Tarefa proposta 1: Enumere os tópicos que o texto sobre o imposto seletivo apresenta logo após a frase "Nesta reportagem, você vai entender:".
Tarefa proposta 2: Transcreva fielmente o trecho do texto sobre o imposto seletivo que vai de "Hoje, um modelo" até "e não cumulativo.", incluindo ambas as passagens.

Texto fornecido:
++++

Nesta reportagem, você vai entender:
Quais são os impostos seletivos que já existem
O que muda com a reforma tributária
Como é em outros países
Quais devem ser os efeitos práticos dessa nova alíquota
G1 em 1 Minuto: ‘Imposto do pecado’: o que se sabe e o que falta saber sobre tributo
Quais são os impostos seletivos que já existem
O objetivo de um imposto seletivo é desestimular, por meio da cobrança extra, o consumo de um determinado tipo de produto.
Como dito, o novo imposto incidirá sobre bens e serviços que sejam “prejudiciais à saúde e ao meio ambiente”, ainda que essa lista possa ficar bastante ampla durante as definições da lei complementar.
Além das bebidas e cigarros, especialistas também afirmam que há a possibilidade de o tributo mirar outros itens, como agrotóxicos e produtos açucarados.
Armas e munições também seriam taxados pelo imposto, mas o trecho foi barrado pelos deputados na votação dos destaques (sugestões de alteração do texto) no segundo turno.
Pelo atual texto da reforma tributária, a alíquota extra será cobrada em uma única fase da cadeia e não incidirá sobre exportações, e operações com energia elétrica e telecomunicações. A expectativa é que o “imposto do pecado” só entre em vigor em 2027.
Hoje, um modelo semelhante de arrecadação já acontece por meio do chamado Imposto sobre Produtos Industrializados (IPI). O tributo é federal, extrafiscal (que tem por objetivo incentivar ou desincentivar determinado segmento econômico e não apenas arrecadar fundos para os cofres públicos), seletivo e não cumulativo.
Outro exemplo é o Imposto sobre a Circulação de Mercadorias e Serviços (ICMS). Neste caso, o tributo é estadual, mas também é extrafiscal e pode ser seletivo, de acordo com as regras de cada Unidade da Federação.

++++

Dados fornecidos:
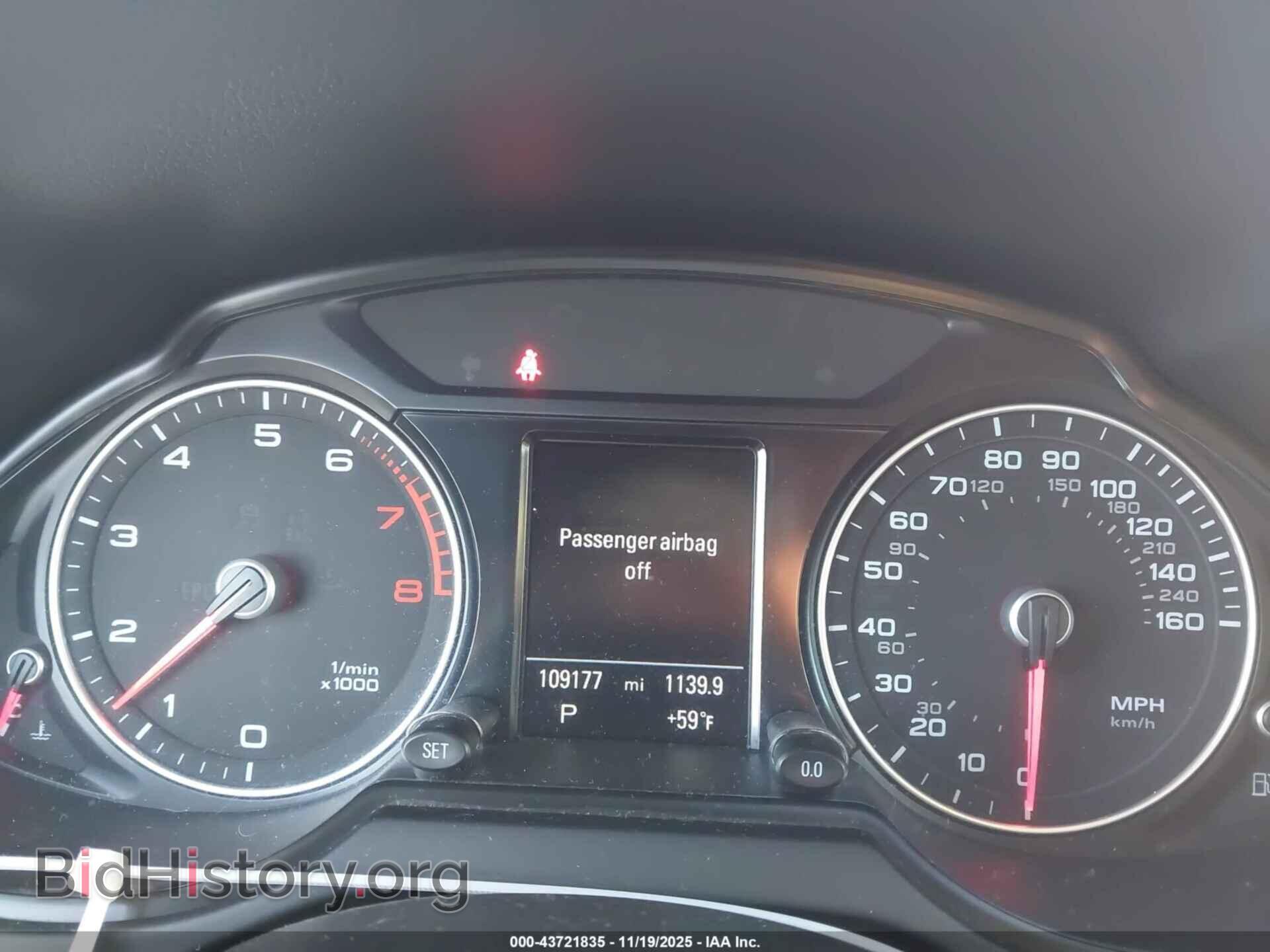 2015 AUDI Q5 - VIN: WA1LFAFPXFA035308 - Фото 7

++++

Solução da tarefa 1:
- Quais são os impostos seletivos que já existem
- O que muda com a reforma tributária
- Como é em outros países
- Quais devem ser os efeitos práticos dessa nova alíquota

Solução da tarefa 2:
Hoje, um modelo semelhante de arrecadação já acontece por meio do chamado Imposto sobre Produtos Industrializados (IPI). O tributo é federal, extrafiscal (que tem por objetivo incentivar ou desincentivar determinado segmento econômico e não apenas arrecadar fundos para os cofres públicos), seletivo e não cumulativo.